### EXERCISE PASSAGE
* * * * *
# Handy app for the thunderbolt



## quickdraw86 (Jan 30, 2012)

I've been using omega centauri software's fastlaunch app for the past few days and am really liking it. The app allows you to configure a list of your most used settings toggles and apps and allows quick access to them by long pressing the search button. It's saved me from searching through folders, the app drawer, and from having an overabundance of app shortcuts on my screens. I've tried tons of organizers, widgets, etc. To do this in the past, but this works best for me, is awesomely simple, and i thought it worth a share:

https://play.google.com/store/apps/details?id=mobi.omegacentauri.FastLaunch


----------



## Hellboy (May 8, 2012)

So it basically copies the most recent apps by long pressing the home button.

Sent from my SHIFTAO5P using Tapatalk 2


----------



## quickdraw86 (Jan 30, 2012)

Hellboy said:


> So it basically copies the most recent apps by long pressing the home button.
> 
> Sent from my SHIFTAO5P using Tapatalk 2


It doesn't copy recent apps, you set your own list. You can include apps, as well as airplane mode, bluetooth, etc. In the list as well, all easily accessible by long pressing the search key.

I'm on thundershed ATM, so the toggles in my list are redundant as i have notification power widgets set up for the same things, but included them for an example. They say a picture's worth a thousand words, so here's mine:


----------



## icedventimocha (Apr 30, 2012)

quickdraw86 said:


> I've been using omega centauri software's fastlaunch app for the past few days and am really liking it. The app allows you to configure a list of your most used settings toggles and apps and allows quick access to them by long pressing the search button. It's saved me from searching through folders, the app drawer, and from having an overabundance of app shortcuts on my screens. I've tried tons of organizers, widgets, etc. To do this in the past, but this works best for me, is awesomely simple, and i thought it worth a share:
> 
> https://play.google.com/store/apps/details?id=mobi.omegacentauri.FastLaunch


Another good way to multitask and add quick access use home2 shortcut and apps organizer and create one combo that launches a shortcut to an app label, making an instant app drawer on any screen, even before your launcher loads on boot. Ive got one set for hotboot too, good on sense where theres no longpress to kill a unresposive app.
* * * * *
### DATA SECTION
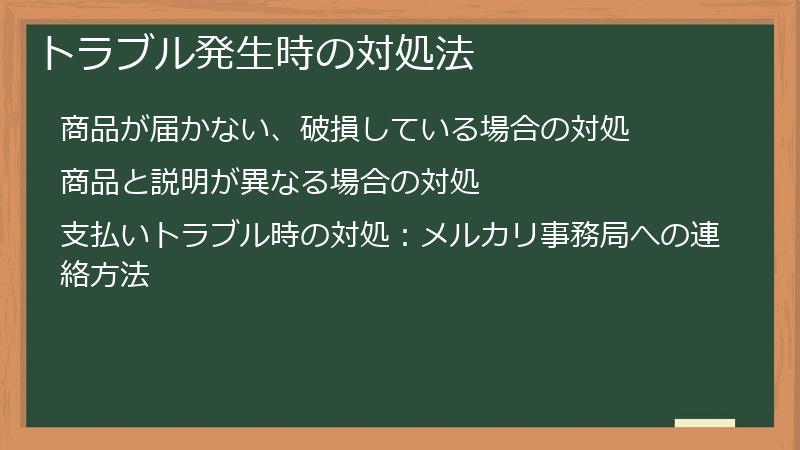 トラブル発生時の対処法

商品が届かない、破損している場合の対処

商品と説明が異なる場合の対処

支払いトラブル時の対処：メルカリ事務局への連絡方法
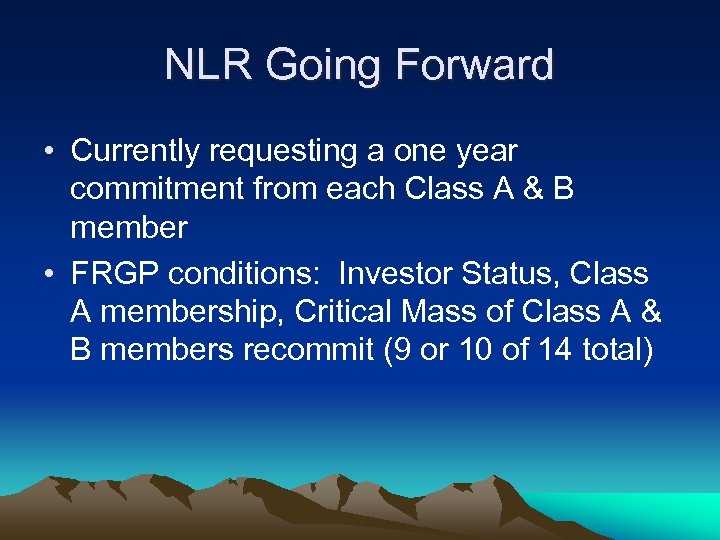 NLR Going Forward

• Currently requesting a one year commitment from each Class A & B member
• FRGP conditions: Investor Status, Class A membership, Critical Mass of Class A & B members recommit (9 or 10 of 14 total)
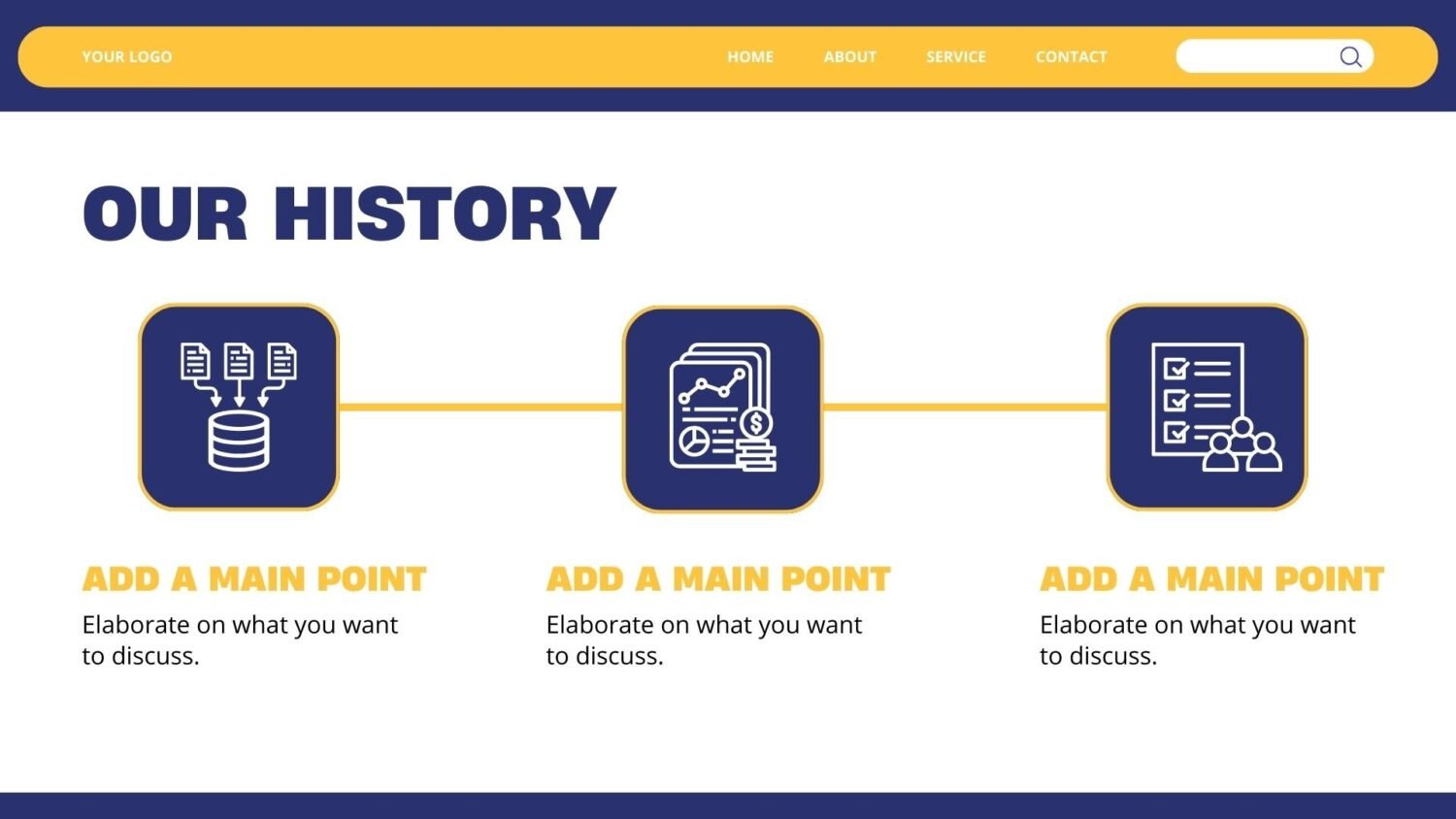 YOUR LOGO

HOME ABOUT SERVICE CONTACT

OUR HISTORY

ADD A MAIN POINT

Elaborate on what you want to discuss.

ADD A MAIN POINT

Elaborate on what you want to discuss.

ADD A MAIN POINT

Elaborate on what you want to discuss.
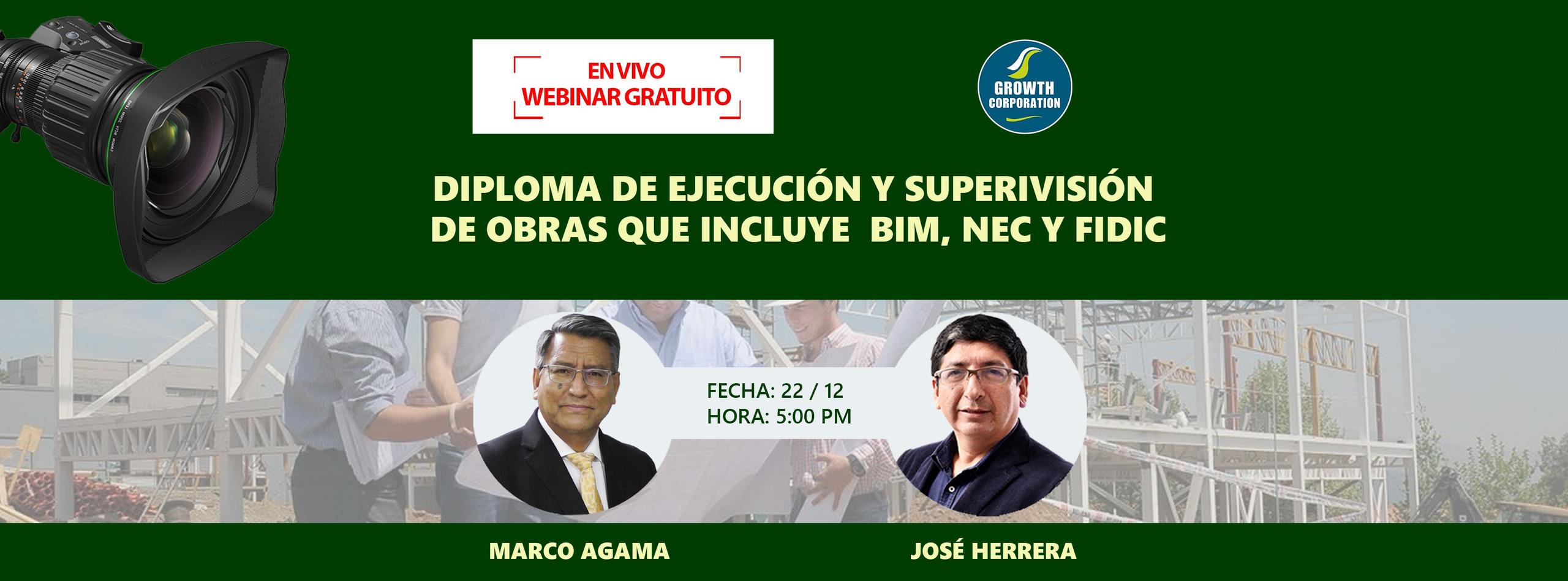 EN VIVO
WEBINAR GRATUITO

GROWTH CORPORATION

DIPLOMA DE EJECUCIÓN Y SUPERIVISIÓN DE OBRAS QUE INCLUYE BIM, NEC Y FIDIC

FECHA: 22 / 12
HORA: 5:00 PM

MARCO AGAMA

JOSÉ HERRERA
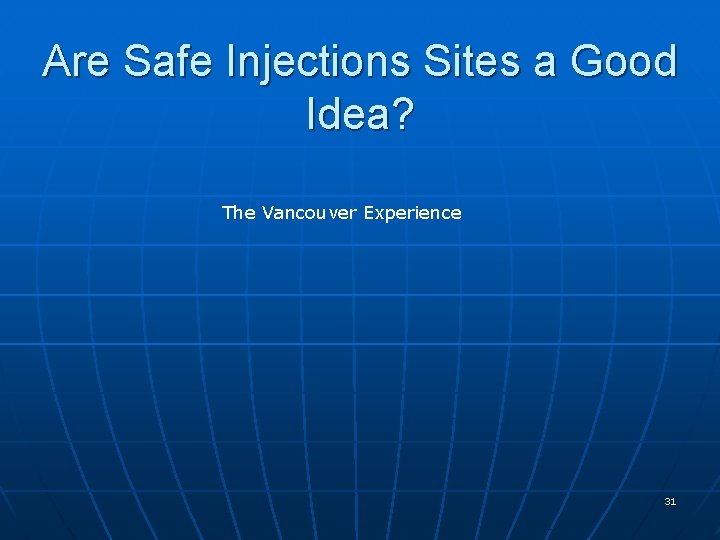 Are Safe Injections Sites a Good Idea?

The Vancouver Experience

31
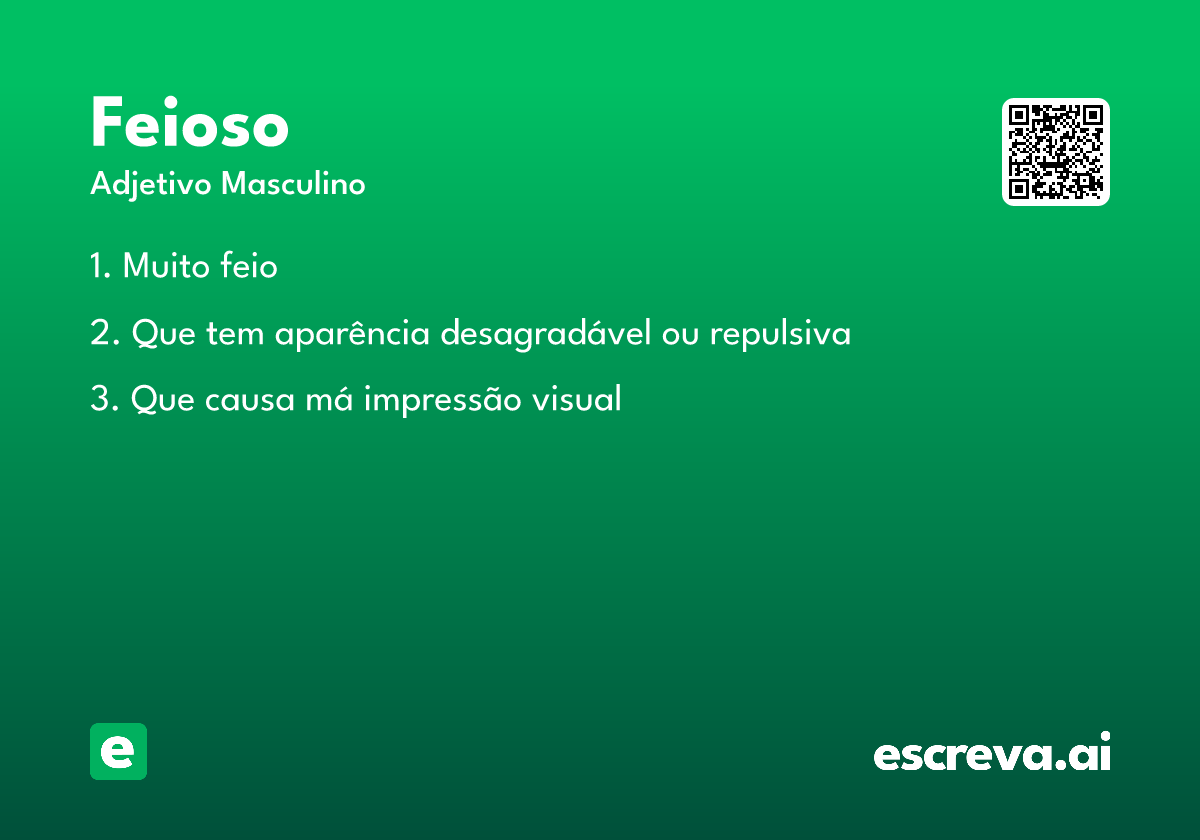 Feioso
Adjetivo Masculino

1. Muito feio

2. Que tem aparência desagradável ou repulsiva

3. Que causa má impressão visual

e

escreva.ai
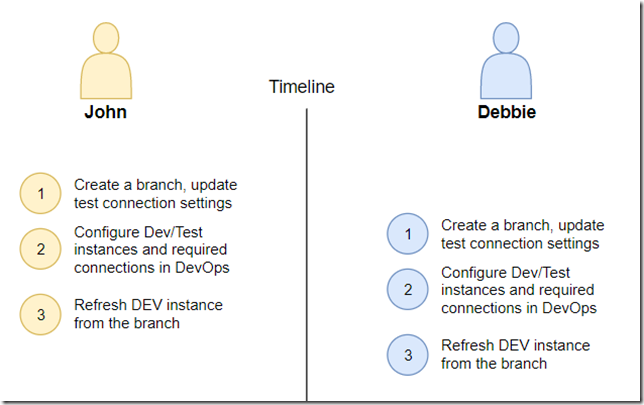 Timeline

John

1 Create a branch, update test connection settings

2 Configure Dev/Test instances and required connections in DevOps

3 Refresh DEV instance from the branch

Debbie

1 Create a branch, update test connection settings

2 Configure Dev/Test instances and required connections in DevOps

3 Refresh DEV instance from the branch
* * * * *
### PROBLEM 1
In the fastlaunch app thread, which button is long-pressed to open the user's configured list of apps and toggles?
### PROBLEM 2
List every username that appears as the author of a post in the fastlaunch app thread.
### PROBLEM 3
Return the stretch of the fastlaunch app thread from "I'm on thundershed" through "(Apr 30, 2012)", copied without any changes.

### PROBLEM SOLUTION 1
The search button (also called the search key).

### PROBLEM SOLUTION 2
quickdraw86
Hellboy
icedventimocha

### PROBLEM SOLUTION 3
I'm on thundershed ATM, so the toggles in my list are redundant as i have notification power widgets set up for the same things, but included them for an example. They say a picture's worth a thousand words, so here's mine:


----------



## icedventimocha (Apr 30, 2012)